Beilage: SDGs umsetzen – Vorschläge für nächste Schritte

1. Klare Verantwortlichkeiten und Zuständigkeiten bei der Umsetzung der SDGs

  • Öffentliches Bekenntnis zu den SDGs auf höchster politischer Ebene (Regierungsspitze und zuständige MinisterInnen)
  • Klare Festlegung der Verantwortlichkeiten für die SDG-Umsetzung aller AkteurInnen der Regierung auf allen Ebenen (Bund, Länder und Gemeinden)
  • Ernennung einer/eines hochrangigen SDG-Beauftragten mit personell angemessen ausgestatteter Koordinationsstelle 
  • Schaffung eines strukturierten und themenübergreifenden Prozesses zur Behandlung der SDGs im Parlament

2. Bestandsaufnahme zu Beginn des Umsetzungsprozesses unter Miteinbeziehung von Wissenschaft und Zivilgesellschaft 

  • Durchführung einer umfassenden Bestandsaufnahme (qualitativ und quantitativ) und Ermittlung des daraus resultierenden Handlungsbedarfs unter Einbindung von Stakeholdern
  • Veröffentlichung der Bestandsaufnahme, der Lückenanalyse und der potentiellen Wechselwirkungen zwischen den Zielen

3. Gesamtstrategie zur Umsetzung der SDGs, die konkrete Maßnahmen enthält

  • Erstellung einer übergeordneten SDG-Strategie, welche den bisherigen Mainstreaming-Ansatz mit der oben erwähnten Lückenanalyse verknüpft
  • Festlegung spezifischer, messbarer, umsetzbarer, relevanter und zeitlich umsetzbarer Maßnahmen auf nationaler und internationaler Ebene
  • Verknüpfung des SDG-Umsetzungsplans mit der Umsetzung des Pariser Klimaabkommens

4. Partizipation aller Stakeholder, insbesondere der Zivilgesellschaft 

  • Einbindung zivilgesellschaflticher AkteurInnen in allen relevanten Bereichen (insb. Entwicklung, Umwelt, Soziales, Menschenrechte etc.) 
  • Festlegung eines barrierefreien Partizipationsmechanismus für die systematische Einbindung von Stakeholdern sowie dessen Anbindung an die existierende interministerielle SDG-Arbeitsgruppe
  • Etablierung eines Stakeholder-Beirats bestehend aus ExpertInnen aus Wissenschaft, Zivilgesellschaft und weiteren relevanten Bereichen.

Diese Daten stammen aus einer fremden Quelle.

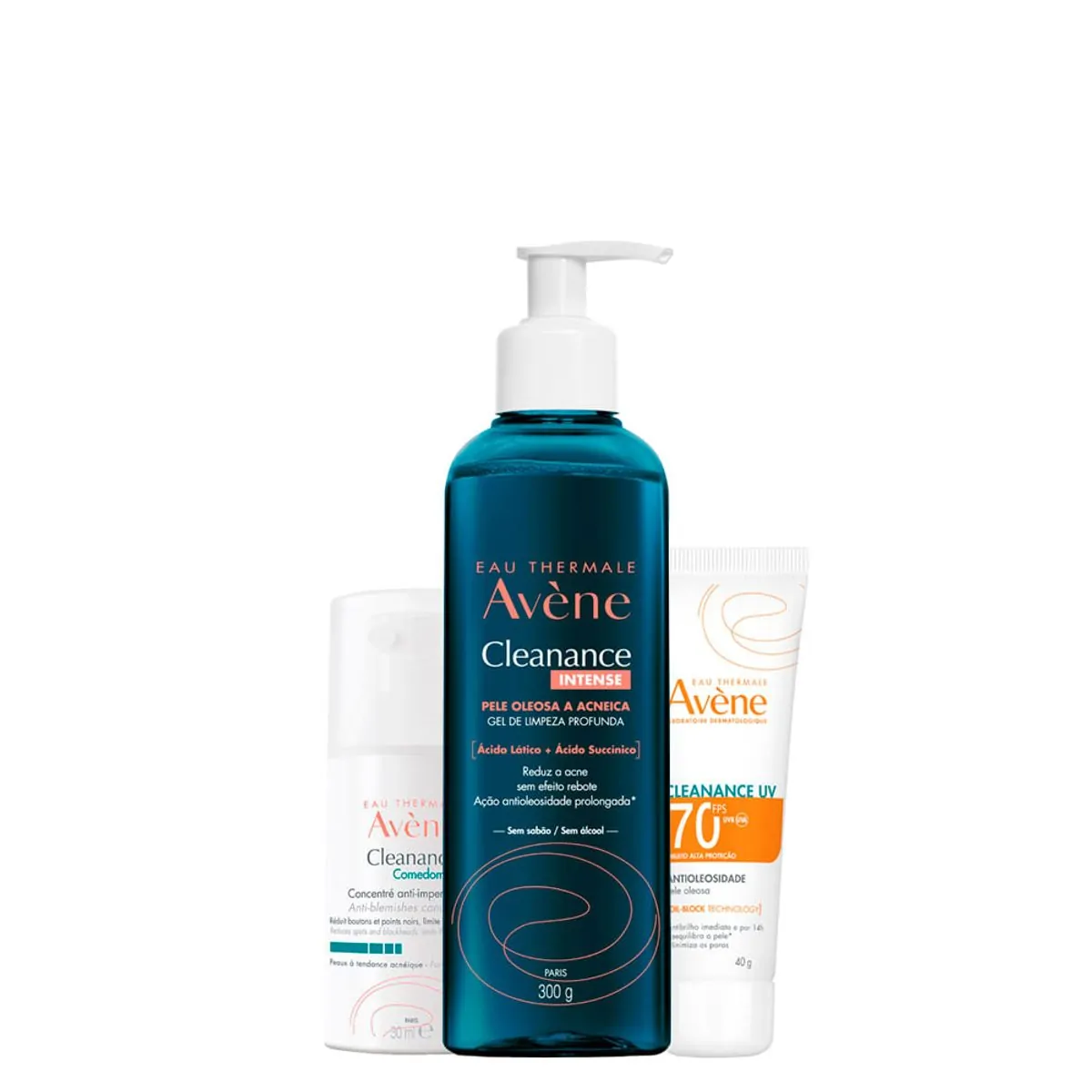 Kit Avène Facial Rotina Completa Antiacne - 3 Produtos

5. Berichterstattung, Rechenschaft, Transparenz

  • Veröffentlichung aller relevanten Informationen zur österreichischen SDG-Umsetzung und Kommunikation von Zielen, Maßnahmen und Plänen
  • Monitoring und Evaluation der Umsetzungsstrategie unter Einbindung von Stakeholdern
  • Regelmäßige (z.B. jährliche) Berichterstattung über bisherige Fortschritte und zukünftige Pläne an Parlament und Öffentlichkeit, mit Einbindung von Stakeholdern.